Démuni face au décès de ses bêtes

Suite (et fin?) de la découverte d'un charnier à Flamisoul. Un second cimetière animal a été mis au jour. Les bêtes ont été enlevées hier matin.

Élodie BOSENDORF
Démuni face au décès de ses bêtes
13805975 ©© EdA

Le camion de la société Rendac du clos d'équarrissage charge les carcasses. Le nombre total de bêtes en décomposition s'élève désormais à 20. La moitié a été découverte jeudi matin dans l'étable d'Eddy Mathieu, agriculteur de Flamisoul (Bertogne).

L'autre moitié, le soir même, à l'orée d'un bois, non loin de l'exploitation.

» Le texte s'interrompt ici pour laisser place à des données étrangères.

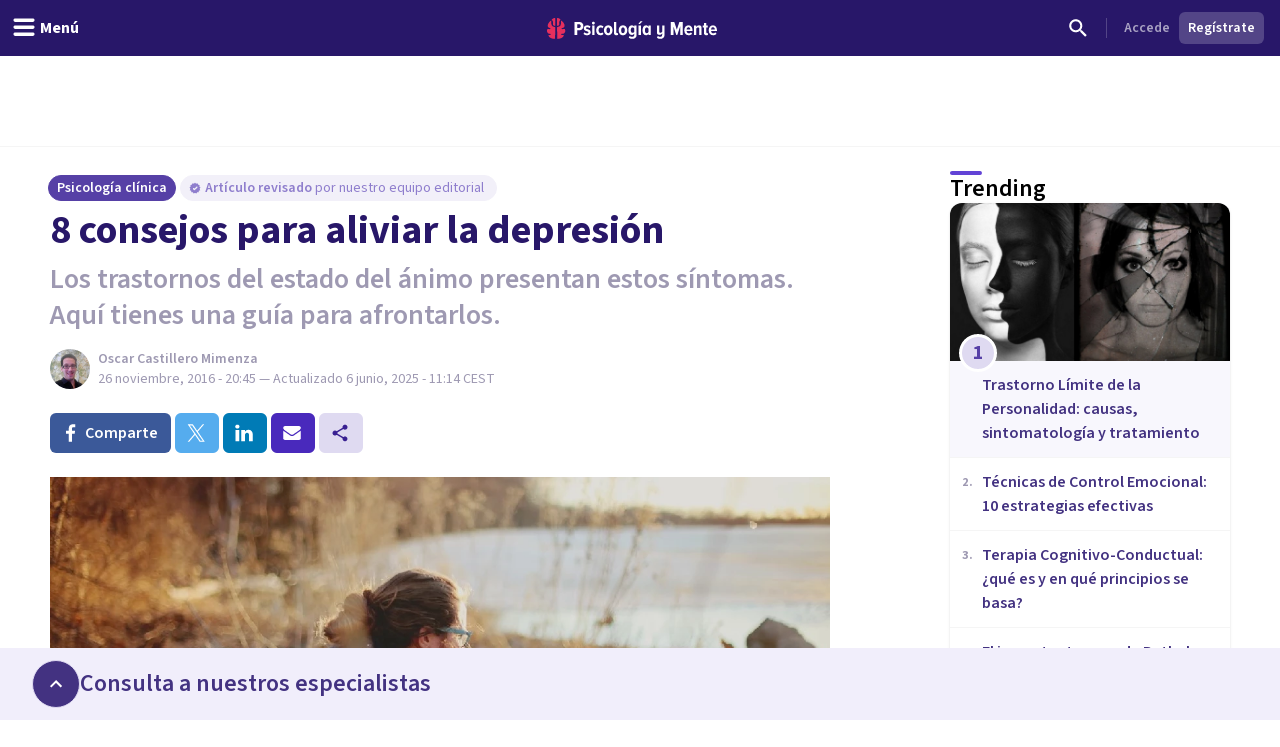

--- FILE ---
content_type: text/x-component
request_url: https://psicologiaymente.com/clinica/caso-beth-nina-psicopata?_rsc=1o3vz
body_size: -195
content:
0:["0gg0SUnTJzu9w-GMuFo8w",[["children",["blogCategory","clinica","d"],"children",["postSlug","caso-beth-nina-psicopata","d"],[["postSlug","caso-beth-nina-psicopata","d"],{"children":["__PAGE__",{}]},"$undefined","$undefined",true],null,null]]]


--- FILE ---
content_type: text/x-component
request_url: https://psicologiaymente.com/clinica/estado-shock?_rsc=1o3vz
body_size: -202
content:
0:["0gg0SUnTJzu9w-GMuFo8w",[["children",["blogCategory","clinica","d"],"children",["postSlug","estado-shock","d"],[["postSlug","estado-shock","d"],{"children":["__PAGE__",{}]},"$undefined","$undefined",true],null,null]]]


--- FILE ---
content_type: text/x-component
request_url: https://psicologiaymente.com/clinica/tecnicas-de-control-emocional?_rsc=1o3vz
body_size: -193
content:
0:["0gg0SUnTJzu9w-GMuFo8w",[["children",["blogCategory","clinica","d"],"children",["postSlug","tecnicas-de-control-emocional","d"],[["postSlug","tecnicas-de-control-emocional","d"],{"children":["__PAGE__",{}]},"$undefined","$undefined",true],null,null]]]


--- FILE ---
content_type: text/x-component
request_url: https://psicologiaymente.com/clinica/trastorno-limite-personalidad?_rsc=1o3vz
body_size: -92
content:
0:["0gg0SUnTJzu9w-GMuFo8w",[["children",["blogCategory","clinica","d"],"children",["postSlug","trastorno-limite-personalidad","d"],[["postSlug","trastorno-limite-personalidad","d"],{"children":["__PAGE__",{}]},"$undefined","$undefined",true],null,null]]]


--- FILE ---
content_type: text/x-component
request_url: https://psicologiaymente.com/clinica/trastorno-mixto-ansioso-depresivo?_rsc=1o3vz
body_size: -235
content:
0:["0gg0SUnTJzu9w-GMuFo8w",[["children",["blogCategory","clinica","d"],"children",["postSlug","trastorno-mixto-ansioso-depresivo","d"],[["postSlug","trastorno-mixto-ansioso-depresivo","d"],{"children":["__PAGE__",{}]},"$undefined","$undefined",true],null,null]]]


--- FILE ---
content_type: text/x-component
request_url: https://psicologiaymente.com/clinica/terapia-cognitivo-conductual?_rsc=1o3vz
body_size: -239
content:
0:["0gg0SUnTJzu9w-GMuFo8w",[["children",["blogCategory","clinica","d"],"children",["postSlug","terapia-cognitivo-conductual","d"],[["postSlug","terapia-cognitivo-conductual","d"],{"children":["__PAGE__",{}]},"$undefined","$undefined",true],null,null]]]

Ce vendredi matin, l'heure est à l'analyse. La population et les autorités veulent comprendre. L'Afsca, l'Agence fédérale pour la sécurité de la chaîne alimentaire, est également présente afin d'inspecter le bétail vivant. «Nous n'avons pas décelé de non-conformités majeures. Il y a 114 bovins dans le troupeau actuel et aucun problème de santé animale ou de maltraitance n'a été détecté », affirme Fabienne Lomba, directrice de l'Afsca en province de Luxembourg.

«Il ne sait pas pourquoi»

L'exploitation semble, en effet, bien tenue. Alors comment expliquer ces charniers à répétition? «M. Mathieu ne se l'explique pas, témoigne Mme Lomba. Il ne sait pas faire la démarche d'appeler le clos une fois qu'il a un décès. Il ne sait pas ce qui se passe dans sa tête lorsqu'un animal meurt. On lui a donc proposé de faire désormais la démarche vers notre service si ça arrive. On essaie de trouver une solution au moins à court terme

Reste à expliquer le nombre de cadavres. Ceux de l'étable seraient là depuis 4 à 6 semaines. Les autres, vu l'état de décomposition, depuis plus d'un an. «20 bêtes en un an, ça peut s'expliquer s'il y a eu un épisode infectieux par exemple. Ce qu'on doit écarter c'est une cause de mortalité anormale pour le reste, ce n'est pas de notre compétence ». Un animal mort, devient en effet un déchet, et est alors de la compétence de la Région wallonne et plus particulièrement du département de la police de l'environnement.